Q: Talulla and her pack are battling a new organization called the Militi Christi. Was this group inspired by any real political or religious organizations?
A: No specific organization, just generic bone-headed religious fanaticism. Of which our world has a depressingly plentiful supply.
Q: What was it like to involve Talulla’s children in the ritual of hunting and killing humans during their transformation? Did you envision that her “cubs” would be as violent as their adult counterparts?
A: Actually, by the time I got to Talulla Rising, I was annoyed at myself for having decided to cast the books in real-world-time—because once I had the twins up and running (or rather, crawling) I wanted to get to the juvenile or adolescent werewolf experience. But I couldn’t do that without breaking the temporal rules and jumping several years into the future; an option I rejected because I judged readers already had more than enough disbelief to suspend without sticking a ‘year 2022’ date on proceedings. For such very young werewolves the narrative potential—or rather the psychological potential—is limited. But to answer your question: Yes, I’d always imagined the ‘cubs’ to be equal in ferocity to their parents. Look at human infants. They’re monsters.
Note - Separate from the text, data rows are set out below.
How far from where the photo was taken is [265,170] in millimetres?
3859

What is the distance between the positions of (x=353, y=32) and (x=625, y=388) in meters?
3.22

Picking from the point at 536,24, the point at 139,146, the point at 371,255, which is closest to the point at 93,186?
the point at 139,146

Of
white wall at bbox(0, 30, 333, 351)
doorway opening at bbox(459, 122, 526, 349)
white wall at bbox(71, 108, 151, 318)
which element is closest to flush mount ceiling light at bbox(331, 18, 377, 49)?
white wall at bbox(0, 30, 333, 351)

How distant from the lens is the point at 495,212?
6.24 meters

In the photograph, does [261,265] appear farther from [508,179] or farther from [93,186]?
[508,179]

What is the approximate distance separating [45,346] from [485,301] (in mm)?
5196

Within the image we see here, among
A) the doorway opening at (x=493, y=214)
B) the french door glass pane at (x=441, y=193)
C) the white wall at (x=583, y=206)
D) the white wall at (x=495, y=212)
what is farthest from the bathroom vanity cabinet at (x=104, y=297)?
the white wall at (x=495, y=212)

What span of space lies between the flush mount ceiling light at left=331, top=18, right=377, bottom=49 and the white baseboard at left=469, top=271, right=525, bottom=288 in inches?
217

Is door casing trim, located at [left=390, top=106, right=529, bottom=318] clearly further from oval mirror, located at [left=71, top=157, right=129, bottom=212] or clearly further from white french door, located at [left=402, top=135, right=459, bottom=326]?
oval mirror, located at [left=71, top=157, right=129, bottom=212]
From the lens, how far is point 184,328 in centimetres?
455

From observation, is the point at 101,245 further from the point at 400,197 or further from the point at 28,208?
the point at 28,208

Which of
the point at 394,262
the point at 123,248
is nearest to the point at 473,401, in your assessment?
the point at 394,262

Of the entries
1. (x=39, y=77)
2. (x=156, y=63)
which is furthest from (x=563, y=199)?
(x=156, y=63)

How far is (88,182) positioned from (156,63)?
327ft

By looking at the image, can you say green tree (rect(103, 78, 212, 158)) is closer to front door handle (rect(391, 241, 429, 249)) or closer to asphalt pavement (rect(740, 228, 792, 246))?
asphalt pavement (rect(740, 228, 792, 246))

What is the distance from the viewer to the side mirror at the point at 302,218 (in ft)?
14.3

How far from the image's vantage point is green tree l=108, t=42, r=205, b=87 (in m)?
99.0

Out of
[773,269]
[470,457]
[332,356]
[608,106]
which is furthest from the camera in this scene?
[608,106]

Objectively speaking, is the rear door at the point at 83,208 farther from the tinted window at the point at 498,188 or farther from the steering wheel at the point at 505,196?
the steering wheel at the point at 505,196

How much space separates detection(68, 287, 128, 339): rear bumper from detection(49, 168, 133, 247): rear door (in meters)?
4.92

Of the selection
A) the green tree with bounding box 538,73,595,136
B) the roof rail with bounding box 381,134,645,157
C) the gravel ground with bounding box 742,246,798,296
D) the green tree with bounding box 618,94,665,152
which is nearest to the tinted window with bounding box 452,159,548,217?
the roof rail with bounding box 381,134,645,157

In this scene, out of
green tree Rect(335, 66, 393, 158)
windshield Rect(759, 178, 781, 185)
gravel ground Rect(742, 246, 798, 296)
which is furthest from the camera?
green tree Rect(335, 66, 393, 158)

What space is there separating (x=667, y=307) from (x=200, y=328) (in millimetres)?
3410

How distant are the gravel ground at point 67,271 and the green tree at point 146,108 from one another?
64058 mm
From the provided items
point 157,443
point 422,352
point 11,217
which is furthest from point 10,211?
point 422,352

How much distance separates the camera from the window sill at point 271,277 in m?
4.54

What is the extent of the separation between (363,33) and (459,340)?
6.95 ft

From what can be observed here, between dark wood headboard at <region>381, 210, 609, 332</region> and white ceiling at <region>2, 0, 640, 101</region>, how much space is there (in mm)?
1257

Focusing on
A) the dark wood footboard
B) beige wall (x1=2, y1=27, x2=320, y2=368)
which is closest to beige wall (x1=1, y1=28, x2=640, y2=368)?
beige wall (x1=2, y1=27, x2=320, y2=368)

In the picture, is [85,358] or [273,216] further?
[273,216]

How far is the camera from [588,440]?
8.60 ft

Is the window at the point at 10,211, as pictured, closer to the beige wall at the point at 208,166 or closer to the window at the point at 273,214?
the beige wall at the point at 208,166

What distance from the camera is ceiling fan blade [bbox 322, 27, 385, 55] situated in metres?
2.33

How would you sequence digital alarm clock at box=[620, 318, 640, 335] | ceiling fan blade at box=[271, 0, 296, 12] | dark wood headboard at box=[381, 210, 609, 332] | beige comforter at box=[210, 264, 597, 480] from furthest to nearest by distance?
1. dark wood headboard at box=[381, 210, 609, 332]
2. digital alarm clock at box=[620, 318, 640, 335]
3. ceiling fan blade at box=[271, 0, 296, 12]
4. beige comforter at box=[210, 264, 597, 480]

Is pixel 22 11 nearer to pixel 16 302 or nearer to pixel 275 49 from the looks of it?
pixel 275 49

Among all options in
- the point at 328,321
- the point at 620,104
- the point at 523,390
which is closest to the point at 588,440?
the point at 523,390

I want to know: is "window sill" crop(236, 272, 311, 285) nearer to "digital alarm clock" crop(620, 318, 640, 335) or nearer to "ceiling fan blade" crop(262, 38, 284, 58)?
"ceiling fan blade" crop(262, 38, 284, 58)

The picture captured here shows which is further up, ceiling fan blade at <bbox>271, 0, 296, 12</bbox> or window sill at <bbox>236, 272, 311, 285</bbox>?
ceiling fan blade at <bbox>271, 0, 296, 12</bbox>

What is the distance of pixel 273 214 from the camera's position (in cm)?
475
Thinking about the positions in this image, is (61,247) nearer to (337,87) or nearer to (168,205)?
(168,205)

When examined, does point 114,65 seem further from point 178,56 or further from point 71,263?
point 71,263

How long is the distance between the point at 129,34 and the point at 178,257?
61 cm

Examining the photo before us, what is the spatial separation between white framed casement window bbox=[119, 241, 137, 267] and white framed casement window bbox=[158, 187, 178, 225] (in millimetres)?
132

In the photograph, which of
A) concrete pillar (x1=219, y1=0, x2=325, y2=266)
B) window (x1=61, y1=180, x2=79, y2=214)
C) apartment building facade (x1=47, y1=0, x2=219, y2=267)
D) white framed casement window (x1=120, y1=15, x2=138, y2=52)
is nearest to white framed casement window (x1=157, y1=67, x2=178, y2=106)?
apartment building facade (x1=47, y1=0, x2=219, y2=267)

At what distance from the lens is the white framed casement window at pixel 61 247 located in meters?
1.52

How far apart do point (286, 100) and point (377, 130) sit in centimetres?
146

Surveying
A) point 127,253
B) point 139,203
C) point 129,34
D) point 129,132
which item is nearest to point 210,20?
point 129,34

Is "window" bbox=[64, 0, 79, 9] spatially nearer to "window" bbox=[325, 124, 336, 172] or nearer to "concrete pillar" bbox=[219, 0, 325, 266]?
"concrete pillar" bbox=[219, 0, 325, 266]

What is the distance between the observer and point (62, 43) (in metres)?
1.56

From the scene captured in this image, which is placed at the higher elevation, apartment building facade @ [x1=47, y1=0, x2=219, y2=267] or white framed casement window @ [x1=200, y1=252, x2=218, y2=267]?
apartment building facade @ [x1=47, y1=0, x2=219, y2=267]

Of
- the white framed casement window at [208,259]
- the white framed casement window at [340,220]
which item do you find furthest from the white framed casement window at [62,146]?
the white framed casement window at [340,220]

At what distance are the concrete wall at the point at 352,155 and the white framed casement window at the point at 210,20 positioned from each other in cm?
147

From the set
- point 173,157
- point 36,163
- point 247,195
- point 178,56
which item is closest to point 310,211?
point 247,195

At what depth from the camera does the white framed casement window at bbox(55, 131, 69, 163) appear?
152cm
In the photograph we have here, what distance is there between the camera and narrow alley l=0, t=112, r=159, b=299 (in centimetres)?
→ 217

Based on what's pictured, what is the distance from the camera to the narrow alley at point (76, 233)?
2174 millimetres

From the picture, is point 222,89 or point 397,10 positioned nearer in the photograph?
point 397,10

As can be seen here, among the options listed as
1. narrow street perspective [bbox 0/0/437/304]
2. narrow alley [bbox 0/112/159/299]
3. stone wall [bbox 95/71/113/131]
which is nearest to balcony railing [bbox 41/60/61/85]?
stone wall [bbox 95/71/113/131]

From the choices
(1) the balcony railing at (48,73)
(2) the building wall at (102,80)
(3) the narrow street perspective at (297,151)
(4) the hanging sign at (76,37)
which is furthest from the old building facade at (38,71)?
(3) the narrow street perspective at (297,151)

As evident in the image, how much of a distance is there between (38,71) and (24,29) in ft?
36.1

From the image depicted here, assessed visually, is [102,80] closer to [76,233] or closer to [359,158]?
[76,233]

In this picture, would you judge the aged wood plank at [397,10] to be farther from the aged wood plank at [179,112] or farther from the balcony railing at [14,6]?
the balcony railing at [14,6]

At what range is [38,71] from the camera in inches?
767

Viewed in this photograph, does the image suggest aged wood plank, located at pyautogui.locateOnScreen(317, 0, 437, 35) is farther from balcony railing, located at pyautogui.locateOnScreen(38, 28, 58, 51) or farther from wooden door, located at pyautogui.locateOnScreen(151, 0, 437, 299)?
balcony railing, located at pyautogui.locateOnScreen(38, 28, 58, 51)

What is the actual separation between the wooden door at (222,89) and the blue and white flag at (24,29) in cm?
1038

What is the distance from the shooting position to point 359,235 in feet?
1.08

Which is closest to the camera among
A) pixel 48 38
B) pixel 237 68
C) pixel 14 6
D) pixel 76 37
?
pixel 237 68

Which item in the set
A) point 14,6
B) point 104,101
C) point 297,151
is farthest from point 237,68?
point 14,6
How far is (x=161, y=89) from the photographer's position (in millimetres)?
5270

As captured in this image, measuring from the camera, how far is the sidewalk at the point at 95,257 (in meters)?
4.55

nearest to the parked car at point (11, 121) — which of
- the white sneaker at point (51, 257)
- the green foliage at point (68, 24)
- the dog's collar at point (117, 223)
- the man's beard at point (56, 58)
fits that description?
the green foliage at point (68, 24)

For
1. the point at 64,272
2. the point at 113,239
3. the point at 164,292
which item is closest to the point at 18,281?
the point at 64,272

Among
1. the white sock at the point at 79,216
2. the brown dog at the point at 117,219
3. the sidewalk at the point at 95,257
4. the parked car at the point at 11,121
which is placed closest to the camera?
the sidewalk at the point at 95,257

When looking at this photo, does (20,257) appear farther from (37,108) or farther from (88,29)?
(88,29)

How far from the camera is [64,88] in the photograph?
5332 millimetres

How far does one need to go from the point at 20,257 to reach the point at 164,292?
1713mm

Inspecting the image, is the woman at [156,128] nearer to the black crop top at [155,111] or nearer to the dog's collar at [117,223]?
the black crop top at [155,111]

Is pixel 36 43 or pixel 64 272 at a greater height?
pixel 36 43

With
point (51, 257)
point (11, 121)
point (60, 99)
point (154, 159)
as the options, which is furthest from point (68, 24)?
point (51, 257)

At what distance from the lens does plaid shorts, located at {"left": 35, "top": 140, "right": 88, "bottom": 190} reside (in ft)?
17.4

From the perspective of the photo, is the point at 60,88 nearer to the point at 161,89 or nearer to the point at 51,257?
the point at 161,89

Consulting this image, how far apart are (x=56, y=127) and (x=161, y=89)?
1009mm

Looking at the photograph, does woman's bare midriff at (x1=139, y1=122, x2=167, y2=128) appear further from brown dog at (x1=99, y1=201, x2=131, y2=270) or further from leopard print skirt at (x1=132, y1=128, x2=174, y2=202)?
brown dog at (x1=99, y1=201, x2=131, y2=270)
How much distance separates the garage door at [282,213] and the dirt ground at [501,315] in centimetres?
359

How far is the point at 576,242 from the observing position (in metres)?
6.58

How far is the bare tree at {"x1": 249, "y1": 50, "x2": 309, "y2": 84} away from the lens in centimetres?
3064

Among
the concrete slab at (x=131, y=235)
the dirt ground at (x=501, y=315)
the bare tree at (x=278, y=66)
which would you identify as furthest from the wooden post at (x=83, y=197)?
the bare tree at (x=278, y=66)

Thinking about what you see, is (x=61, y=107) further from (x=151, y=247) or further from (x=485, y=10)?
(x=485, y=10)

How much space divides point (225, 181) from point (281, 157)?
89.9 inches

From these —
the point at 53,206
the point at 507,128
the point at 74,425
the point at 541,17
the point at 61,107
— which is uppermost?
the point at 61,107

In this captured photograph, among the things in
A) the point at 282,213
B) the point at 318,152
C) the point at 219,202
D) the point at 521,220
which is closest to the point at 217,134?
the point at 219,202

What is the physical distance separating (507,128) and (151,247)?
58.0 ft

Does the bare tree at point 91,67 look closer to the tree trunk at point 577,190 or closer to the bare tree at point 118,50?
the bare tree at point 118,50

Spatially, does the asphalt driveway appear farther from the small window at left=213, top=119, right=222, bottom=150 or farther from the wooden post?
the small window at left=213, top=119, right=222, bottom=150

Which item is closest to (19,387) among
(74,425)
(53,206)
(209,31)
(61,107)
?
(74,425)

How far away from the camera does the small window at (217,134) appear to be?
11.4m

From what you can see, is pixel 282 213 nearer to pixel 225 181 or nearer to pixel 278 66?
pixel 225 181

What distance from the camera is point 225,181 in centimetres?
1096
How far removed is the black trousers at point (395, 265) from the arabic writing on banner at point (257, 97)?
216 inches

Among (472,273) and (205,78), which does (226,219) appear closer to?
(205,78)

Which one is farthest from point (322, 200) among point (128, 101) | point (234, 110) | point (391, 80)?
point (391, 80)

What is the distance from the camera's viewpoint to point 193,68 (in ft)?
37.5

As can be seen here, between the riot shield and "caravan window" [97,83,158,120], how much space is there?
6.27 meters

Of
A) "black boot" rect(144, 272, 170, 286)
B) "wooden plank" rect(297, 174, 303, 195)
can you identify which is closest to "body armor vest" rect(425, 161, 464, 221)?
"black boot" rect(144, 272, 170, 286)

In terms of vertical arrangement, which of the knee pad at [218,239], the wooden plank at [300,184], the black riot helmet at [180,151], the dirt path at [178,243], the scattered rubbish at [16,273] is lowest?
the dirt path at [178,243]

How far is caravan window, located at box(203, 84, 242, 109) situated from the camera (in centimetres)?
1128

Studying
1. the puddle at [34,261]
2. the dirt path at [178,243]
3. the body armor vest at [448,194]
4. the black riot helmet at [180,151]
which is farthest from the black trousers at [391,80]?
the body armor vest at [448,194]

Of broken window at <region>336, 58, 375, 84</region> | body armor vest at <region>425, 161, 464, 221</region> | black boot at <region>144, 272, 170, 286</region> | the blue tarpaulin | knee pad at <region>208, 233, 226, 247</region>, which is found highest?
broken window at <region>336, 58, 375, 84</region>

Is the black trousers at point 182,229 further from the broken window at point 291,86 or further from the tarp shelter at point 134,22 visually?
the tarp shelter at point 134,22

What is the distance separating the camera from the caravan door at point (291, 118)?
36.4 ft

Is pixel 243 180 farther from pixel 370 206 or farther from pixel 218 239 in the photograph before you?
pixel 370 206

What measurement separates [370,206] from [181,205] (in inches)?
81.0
Q: You’ve mentioned being very fond of “last werewolf” Jake Marlowe (we certainly agree!). Could you imagine learning more about Jake’s early experiences as a werewolf?
A: I love the idea—and Jake, after all, was an inveterate diarist. The Chronicles of Jacob Marlowe. It would be a perfect opportunity to take a mordantly humorous tour through the last couple of centuries. He could have tea with Robert Louis Stevenson. And a foursome with the Bronte sisters. I’d also love to do a novel from Madeline’s point of view. She was one of my favourite characters.
Q: Are there other supernatural characters you would consider writing about?
A: There are no characters—supernatural or otherwise—that I wouldn’t consider writing about, if they yielded books that refreshed the human mysteries, as I hope my werewolves and vampires do. The Greek gods appeal. As indeed does God. I feel I owe it to Him, since I, Lucifer…
Q: If you could have a drink with any three writers (living or dead), who would they be? What would you want to talk to them about? And what would you drink?
A: Shakespeare (ale), Byron (wine) and George Eliot (anything, as long as it afforded me the pleasure of seeing her completely smashed).